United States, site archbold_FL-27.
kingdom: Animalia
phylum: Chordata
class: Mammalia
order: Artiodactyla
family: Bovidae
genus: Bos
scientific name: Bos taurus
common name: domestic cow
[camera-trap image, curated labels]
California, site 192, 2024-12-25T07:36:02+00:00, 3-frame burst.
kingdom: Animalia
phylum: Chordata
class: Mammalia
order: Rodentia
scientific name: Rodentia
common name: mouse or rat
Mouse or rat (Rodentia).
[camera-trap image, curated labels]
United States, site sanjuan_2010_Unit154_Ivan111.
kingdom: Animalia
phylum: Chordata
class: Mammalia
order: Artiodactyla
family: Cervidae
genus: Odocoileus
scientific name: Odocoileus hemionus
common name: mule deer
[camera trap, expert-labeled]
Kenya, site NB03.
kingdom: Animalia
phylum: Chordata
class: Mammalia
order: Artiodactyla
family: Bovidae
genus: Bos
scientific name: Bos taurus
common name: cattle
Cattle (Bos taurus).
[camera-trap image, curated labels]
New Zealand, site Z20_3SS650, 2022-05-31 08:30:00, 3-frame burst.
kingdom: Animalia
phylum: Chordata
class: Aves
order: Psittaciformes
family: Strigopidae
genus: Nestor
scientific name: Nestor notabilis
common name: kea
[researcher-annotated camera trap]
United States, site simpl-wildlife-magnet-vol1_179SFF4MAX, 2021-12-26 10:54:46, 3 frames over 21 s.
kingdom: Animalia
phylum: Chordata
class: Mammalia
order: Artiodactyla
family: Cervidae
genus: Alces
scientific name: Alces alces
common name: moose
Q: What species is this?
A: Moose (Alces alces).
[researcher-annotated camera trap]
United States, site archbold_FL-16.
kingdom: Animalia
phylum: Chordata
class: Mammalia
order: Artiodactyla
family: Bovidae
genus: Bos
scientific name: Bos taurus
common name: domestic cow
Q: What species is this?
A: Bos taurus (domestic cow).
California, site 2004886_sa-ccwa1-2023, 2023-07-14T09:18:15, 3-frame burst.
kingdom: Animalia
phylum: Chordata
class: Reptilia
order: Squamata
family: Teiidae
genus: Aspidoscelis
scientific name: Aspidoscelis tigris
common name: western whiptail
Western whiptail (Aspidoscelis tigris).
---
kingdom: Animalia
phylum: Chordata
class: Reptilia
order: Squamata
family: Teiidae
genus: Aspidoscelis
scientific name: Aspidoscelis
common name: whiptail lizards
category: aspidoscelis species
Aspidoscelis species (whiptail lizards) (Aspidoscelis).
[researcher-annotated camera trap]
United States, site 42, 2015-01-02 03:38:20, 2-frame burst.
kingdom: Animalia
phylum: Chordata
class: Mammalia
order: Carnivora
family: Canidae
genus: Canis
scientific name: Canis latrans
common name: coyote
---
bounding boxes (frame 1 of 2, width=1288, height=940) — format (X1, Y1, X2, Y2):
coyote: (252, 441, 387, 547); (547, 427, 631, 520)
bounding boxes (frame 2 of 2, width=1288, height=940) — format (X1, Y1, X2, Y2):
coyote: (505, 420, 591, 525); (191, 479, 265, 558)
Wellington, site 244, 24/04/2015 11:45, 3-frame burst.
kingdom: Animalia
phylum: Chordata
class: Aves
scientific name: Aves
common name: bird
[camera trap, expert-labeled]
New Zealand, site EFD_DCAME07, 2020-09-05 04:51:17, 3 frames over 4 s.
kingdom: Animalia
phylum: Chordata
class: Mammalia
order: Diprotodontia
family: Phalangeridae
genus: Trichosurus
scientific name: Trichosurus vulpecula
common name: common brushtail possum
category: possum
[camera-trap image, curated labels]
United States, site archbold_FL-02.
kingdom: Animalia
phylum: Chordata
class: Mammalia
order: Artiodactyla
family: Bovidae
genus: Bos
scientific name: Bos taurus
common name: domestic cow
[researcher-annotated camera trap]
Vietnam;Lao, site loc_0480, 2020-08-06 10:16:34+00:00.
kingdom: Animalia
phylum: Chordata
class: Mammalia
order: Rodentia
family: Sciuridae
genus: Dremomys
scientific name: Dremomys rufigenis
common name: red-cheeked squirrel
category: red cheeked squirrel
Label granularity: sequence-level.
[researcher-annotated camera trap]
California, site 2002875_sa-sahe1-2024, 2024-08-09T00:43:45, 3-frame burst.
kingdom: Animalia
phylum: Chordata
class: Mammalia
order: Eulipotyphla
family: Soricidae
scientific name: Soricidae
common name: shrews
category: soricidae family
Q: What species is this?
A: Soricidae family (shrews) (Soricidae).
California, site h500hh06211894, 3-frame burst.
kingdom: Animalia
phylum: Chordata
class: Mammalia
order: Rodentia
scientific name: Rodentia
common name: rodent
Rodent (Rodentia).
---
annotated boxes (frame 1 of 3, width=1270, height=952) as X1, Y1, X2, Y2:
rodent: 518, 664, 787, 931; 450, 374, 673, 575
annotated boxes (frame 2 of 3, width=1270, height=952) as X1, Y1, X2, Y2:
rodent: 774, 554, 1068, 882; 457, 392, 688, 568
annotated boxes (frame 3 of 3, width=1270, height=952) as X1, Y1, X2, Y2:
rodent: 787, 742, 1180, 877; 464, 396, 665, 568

• [YOUR ASSIGNMENT]:
Write out the records in full, exactly as they appear above.

• [YOUR SOLUTION]:
United States, site archbold_FL-27.
kingdom: Animalia
phylum: Chordata
class: Mammalia
order: Artiodactyla
family: Bovidae
genus: Bos
scientific name: Bos taurus
common name: domestic cow
[camera-trap image, curated labels]
California, site 192, 2024-12-25T07:36:02+00:00, 3-frame burst.
kingdom: Animalia
phylum: Chordata
class: Mammalia
order: Rodentia
scientific name: Rodentia
common name: mouse or rat
Mouse or rat (Rodentia).
[camera-trap image, curated labels]
United States, site sanjuan_2010_Unit154_Ivan111.
kingdom: Animalia
phylum: Chordata
class: Mammalia
order: Artiodactyla
family: Cervidae
genus: Odocoileus
scientific name: Odocoileus hemionus
common name: mule deer
[camera trap, expert-labeled]
Kenya, site NB03.
kingdom: Animalia
phylum: Chordata
class: Mammalia
order: Artiodactyla
family: Bovidae
genus: Bos
scientific name: Bos taurus
common name: cattle
Cattle (Bos taurus).
[camera-trap image, curated labels]
New Zealand, site Z20_3SS650, 2022-05-31 08:30:00, 3-frame burst.
kingdom: Animalia
phylum: Chordata
class: Aves
order: Psittaciformes
family: Strigopidae
genus: Nestor
scientific name: Nestor notabilis
common name: kea
[researcher-annotated camera trap]
United States, site simpl-wildlife-magnet-vol1_179SFF4MAX, 2021-12-26 10:54:46, 3 frames over 21 s.
kingdom: Animalia
phylum: Chordata
class: Mammalia
order: Artiodactyla
family: Cervidae
genus: Alces
scientific name: Alces alces
common name: moose
Q: What species is this?
A: Moose (Alces alces).
[researcher-annotated camera trap]
United States, site archbold_FL-16.
kingdom: Animalia
phylum: Chordata
class: Mammalia
order: Artiodactyla
family: Bovidae
genus: Bos
scientific name: Bos taurus
common name: domestic cow
Q: What species is this?
A: Bos taurus (domestic cow).
California, site 2004886_sa-ccwa1-2023, 2023-07-14T09:18:15, 3-frame burst.
kingdom: Animalia
phylum: Chordata
class: Reptilia
order: Squamata
family: Teiidae
genus: Aspidoscelis
scientific name: Aspidoscelis tigris
common name: western whiptail
Western whiptail (Aspidoscelis tigris).
---
kingdom: Animalia
phylum: Chordata
class: Reptilia
order: Squamata
family: Teiidae
genus: Aspidoscelis
scientific name: Aspidoscelis
common name: whiptail lizards
category: aspidoscelis species
Aspidoscelis species (whiptail lizards) (Aspidoscelis).
[researcher-annotated camera trap]
United States, site 42, 2015-01-02 03:38:20, 2-frame burst.
kingdom: Animalia
phylum: Chordata
class: Mammalia
order: Carnivora
family: Canidae
genus: Canis
scientific name: Canis latrans
common name: coyote
---
bounding boxes (frame 1 of 2, width=1288, height=940) — format (X1, Y1, X2, Y2):
coyote: (252, 441, 387, 547); (547, 427, 631, 520)
bounding boxes (frame 2 of 2, width=1288, height=940) — format (X1, Y1, X2, Y2):
coyote: (505, 420, 591, 525); (191, 479, 265, 558)
Wellington, site 244, 24/04/2015 11:45, 3-frame burst.
kingdom: Animalia
phylum: Chordata
class: Aves
scientific name: Aves
common name: bird
[camera trap, expert-labeled]
New Zealand, site EFD_DCAME07, 2020-09-05 04:51:17, 3 frames over 4 s.
kingdom: Animalia
phylum: Chordata
class: Mammalia
order: Diprotodontia
family: Phalangeridae
genus: Trichosurus
scientific name: Trichosurus vulpecula
common name: common brushtail possum
category: possum
[camera-trap image, curated labels]
United States, site archbold_FL-02.
kingdom: Animalia
phylum: Chordata
class: Mammalia
order: Artiodactyla
family: Bovidae
genus: Bos
scientific name: Bos taurus
common name: domestic cow
[researcher-annotated camera trap]
Vietnam;Lao, site loc_0480, 2020-08-06 10:16:34+00:00.
kingdom: Animalia
phylum: Chordata
class: Mammalia
order: Rodentia
family: Sciuridae
genus: Dremomys
scientific name: Dremomys rufigenis
common name: red-cheeked squirrel
category: red cheeked squirrel
Label granularity: sequence-level.
[researcher-annotated camera trap]
California, site 2002875_sa-sahe1-2024, 2024-08-09T00:43:45, 3-frame burst.
kingdom: Animalia
phylum: Chordata
class: Mammalia
order: Eulipotyphla
family: Soricidae
scientific name: Soricidae
common name: shrews
category: soricidae family
Q: What species is this?
A: Soricidae family (shrews) (Soricidae).
California, site h500hh06211894, 3-frame burst.
kingdom: Animalia
phylum: Chordata
class: Mammalia
order: Rodentia
scientific name: Rodentia
common name: rodent
Rodent (Rodentia).
---
annotated boxes (frame 1 of 3, width=1270, height=952) as X1, Y1, X2, Y2:
rodent: 518, 664, 787, 931; 450, 374, 673, 575
annotated boxes (frame 2 of 3, width=1270, height=952) as X1, Y1, X2, Y2:
rodent: 774, 554, 1068, 882; 457, 392, 688, 568
annotated boxes (frame 3 of 3, width=1270, height=952) as X1, Y1, X2, Y2:
rodent: 787, 742, 1180, 877; 464, 396, 665, 568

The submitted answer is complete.